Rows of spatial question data
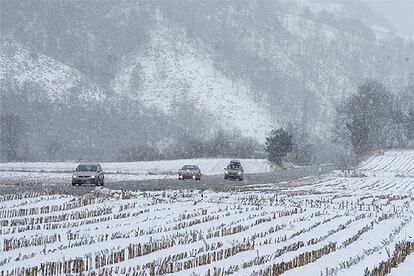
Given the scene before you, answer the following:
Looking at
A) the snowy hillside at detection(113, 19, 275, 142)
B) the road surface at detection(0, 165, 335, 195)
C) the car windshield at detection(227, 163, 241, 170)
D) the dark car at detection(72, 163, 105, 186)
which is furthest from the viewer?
the snowy hillside at detection(113, 19, 275, 142)

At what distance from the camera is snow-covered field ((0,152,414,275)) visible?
1184 centimetres

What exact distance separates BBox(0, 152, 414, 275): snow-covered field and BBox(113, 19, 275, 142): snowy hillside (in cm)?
12956

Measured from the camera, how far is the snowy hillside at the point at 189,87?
6521 inches

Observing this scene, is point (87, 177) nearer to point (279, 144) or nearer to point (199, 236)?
point (199, 236)

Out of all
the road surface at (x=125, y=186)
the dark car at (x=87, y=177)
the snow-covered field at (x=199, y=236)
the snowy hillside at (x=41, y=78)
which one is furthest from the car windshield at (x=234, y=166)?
the snowy hillside at (x=41, y=78)

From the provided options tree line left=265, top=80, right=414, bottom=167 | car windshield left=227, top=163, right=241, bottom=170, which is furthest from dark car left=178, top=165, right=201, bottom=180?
tree line left=265, top=80, right=414, bottom=167

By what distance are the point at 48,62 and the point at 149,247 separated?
14678cm

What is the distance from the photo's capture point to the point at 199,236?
16.2 meters

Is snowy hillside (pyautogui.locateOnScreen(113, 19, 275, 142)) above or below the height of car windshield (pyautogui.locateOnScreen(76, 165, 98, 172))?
above

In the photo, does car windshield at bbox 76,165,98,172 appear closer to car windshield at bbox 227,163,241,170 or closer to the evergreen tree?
car windshield at bbox 227,163,241,170

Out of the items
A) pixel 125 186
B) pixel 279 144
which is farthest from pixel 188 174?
pixel 279 144

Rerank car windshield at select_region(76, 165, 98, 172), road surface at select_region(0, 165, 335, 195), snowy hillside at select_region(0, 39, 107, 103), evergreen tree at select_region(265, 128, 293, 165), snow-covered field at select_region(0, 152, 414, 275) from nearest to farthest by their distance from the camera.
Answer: snow-covered field at select_region(0, 152, 414, 275)
road surface at select_region(0, 165, 335, 195)
car windshield at select_region(76, 165, 98, 172)
evergreen tree at select_region(265, 128, 293, 165)
snowy hillside at select_region(0, 39, 107, 103)

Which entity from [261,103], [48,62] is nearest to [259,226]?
[48,62]

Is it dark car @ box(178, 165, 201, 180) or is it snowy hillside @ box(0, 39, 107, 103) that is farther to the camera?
snowy hillside @ box(0, 39, 107, 103)
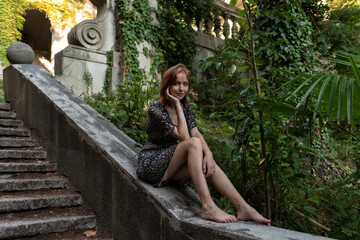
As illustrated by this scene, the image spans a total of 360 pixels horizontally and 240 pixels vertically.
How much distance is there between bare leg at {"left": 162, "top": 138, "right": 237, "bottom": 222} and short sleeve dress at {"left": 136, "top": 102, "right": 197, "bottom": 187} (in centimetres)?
7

Set task -
Your task is to give again, unchanged, the lines from the line that contains "From the provided" to the end of the records. Include both end lines but no pictures.

Written solution -
From the provided options tree line left=265, top=80, right=414, bottom=167 | car windshield left=227, top=163, right=241, bottom=170, which is furthest from dark car left=178, top=165, right=201, bottom=180?
tree line left=265, top=80, right=414, bottom=167

By what distance are the point at 48,62 and the point at 149,247 separated?
14678cm

What is the distance from the photo's capture point to the point at 199,236?
16.2 meters

Is snowy hillside (pyautogui.locateOnScreen(113, 19, 275, 142)) above or below the height of car windshield (pyautogui.locateOnScreen(76, 165, 98, 172))?
above

In the photo, does car windshield at bbox 76,165,98,172 appear closer to car windshield at bbox 227,163,241,170 or closer to the evergreen tree?
car windshield at bbox 227,163,241,170

Out of the items
A) pixel 125 186
B) pixel 279 144
which is farthest from pixel 188 174?
pixel 279 144

Rerank car windshield at select_region(76, 165, 98, 172), road surface at select_region(0, 165, 335, 195), snowy hillside at select_region(0, 39, 107, 103), evergreen tree at select_region(265, 128, 293, 165), snow-covered field at select_region(0, 152, 414, 275) from nearest to farthest by their distance from the camera.
Answer: snow-covered field at select_region(0, 152, 414, 275)
road surface at select_region(0, 165, 335, 195)
car windshield at select_region(76, 165, 98, 172)
evergreen tree at select_region(265, 128, 293, 165)
snowy hillside at select_region(0, 39, 107, 103)

Which entity from [261,103], [48,62] is nearest to [259,226]?
[48,62]

Is it dark car @ box(178, 165, 201, 180) or is it snowy hillside @ box(0, 39, 107, 103) that is farther to the camera?
snowy hillside @ box(0, 39, 107, 103)
As illustrated by this scene, the image spans a total of 360 pixels horizontally and 240 pixels vertically.
How much distance is there between bare leg at {"left": 162, "top": 138, "right": 237, "bottom": 222} and short sleeve dress at {"left": 136, "top": 102, "right": 197, "bottom": 187} (in centimetres)?
7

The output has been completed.